### [GIVEN DATA]
--- START ---
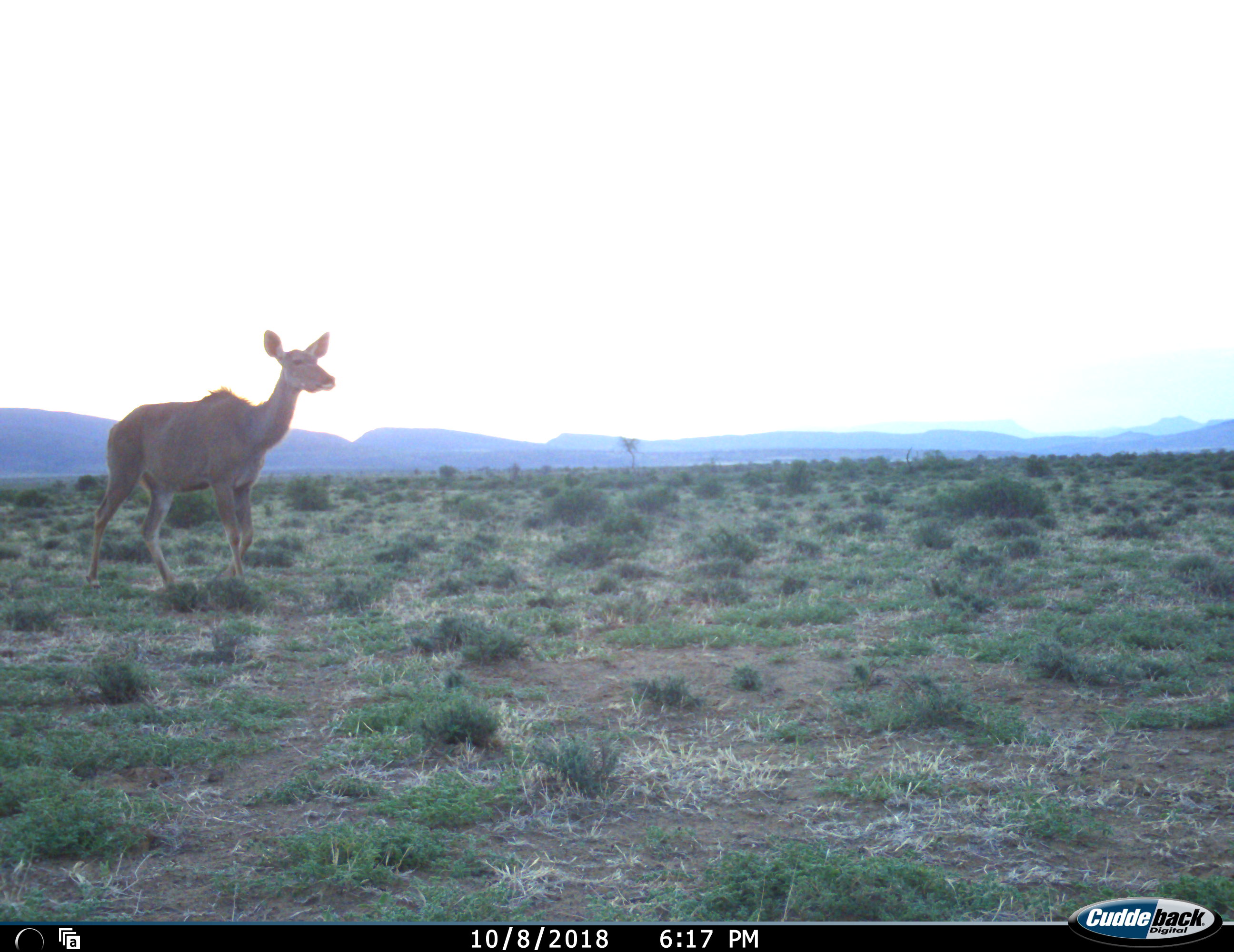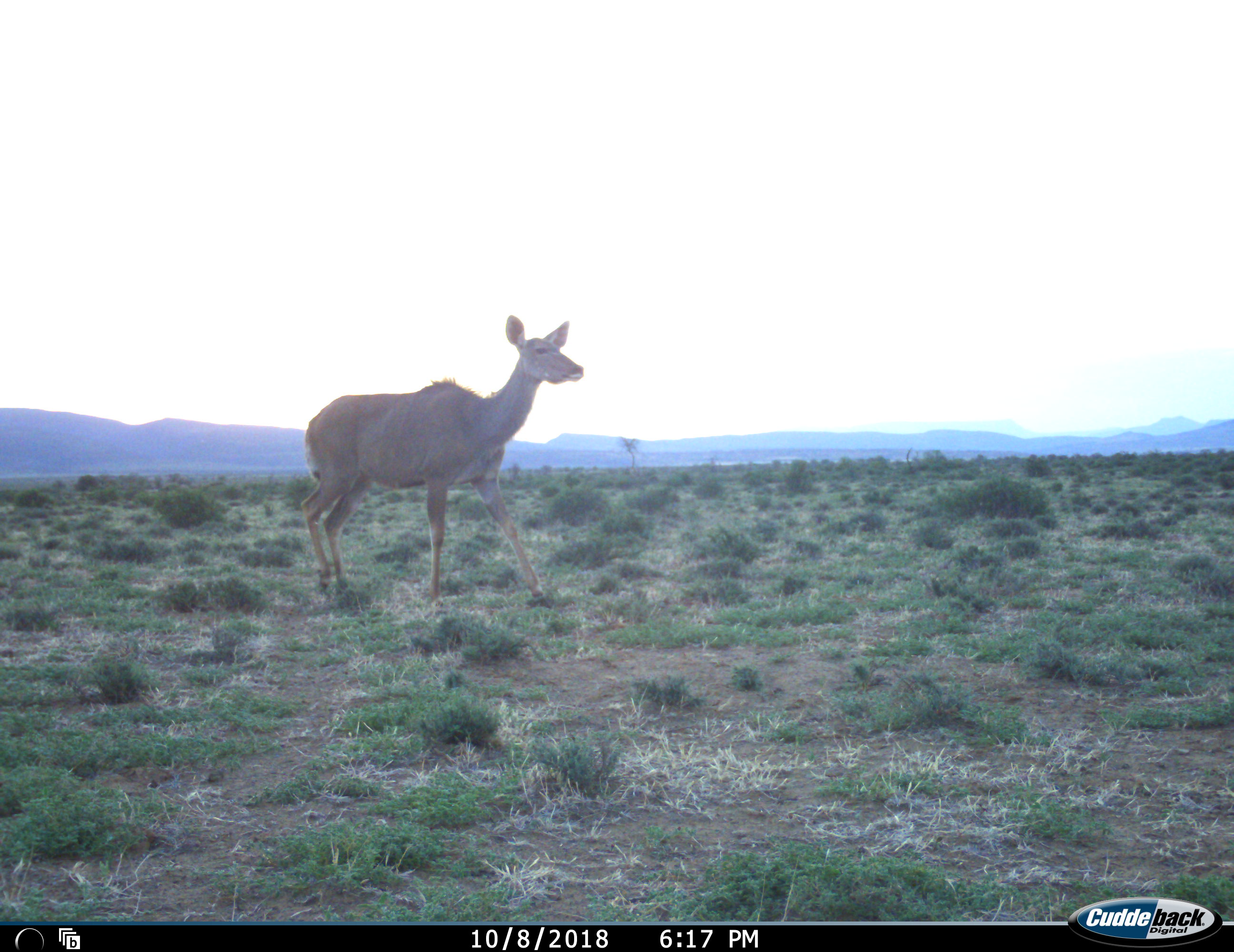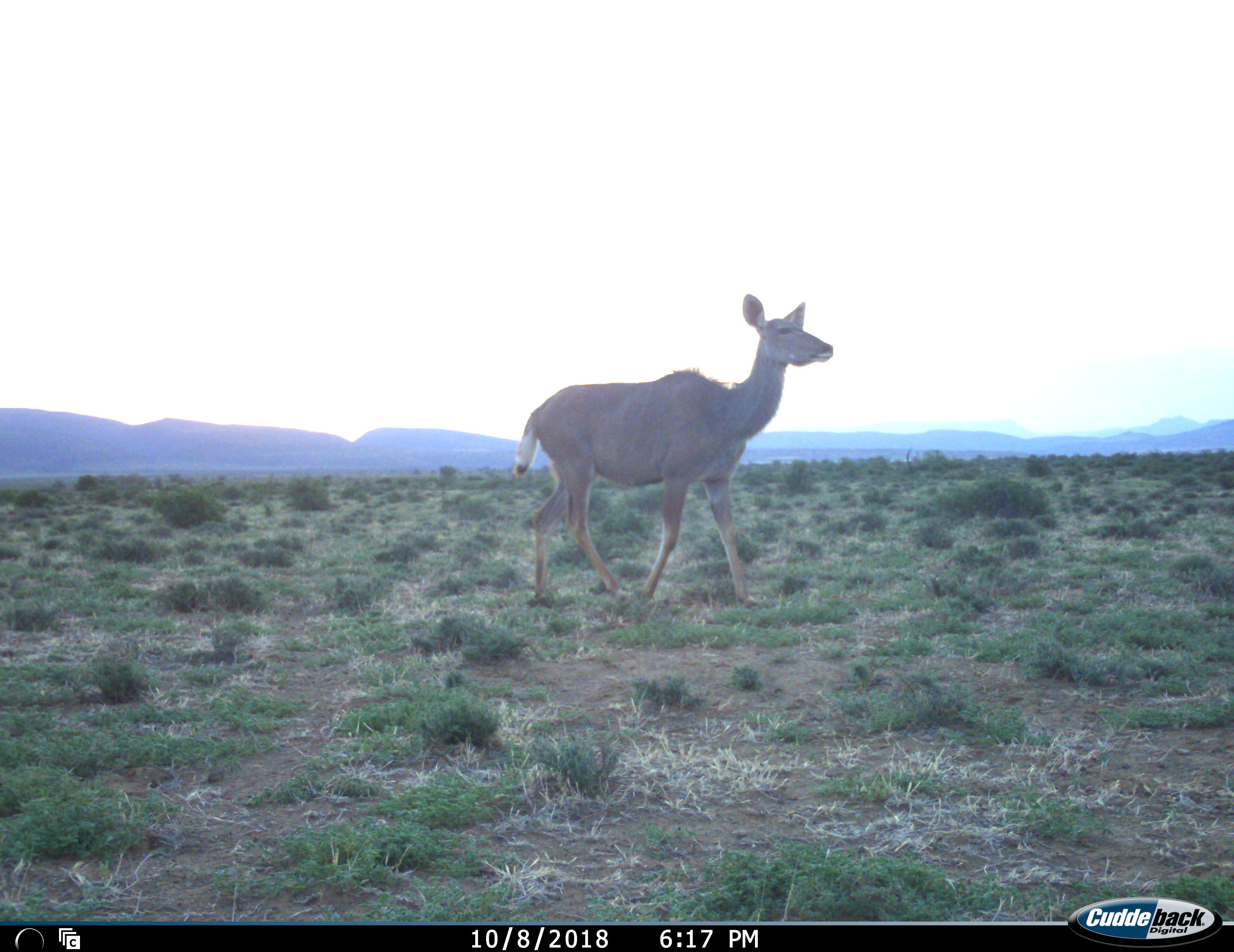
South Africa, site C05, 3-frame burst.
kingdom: Animalia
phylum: Chordata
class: Mammalia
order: Artiodactyla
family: Bovidae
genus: Tragelaphus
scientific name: Tragelaphus strepsiceros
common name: greater kudu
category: kudu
--- END ---
Copy the lines above exactly, beginning at the line containing "order: Artiodactyla" and stopping at the last line.

order: Artiodactyla
family: Bovidae
genus: Tragelaphus
scientific name: Tragelaphus strepsiceros
common name: greater kudu
category: kudu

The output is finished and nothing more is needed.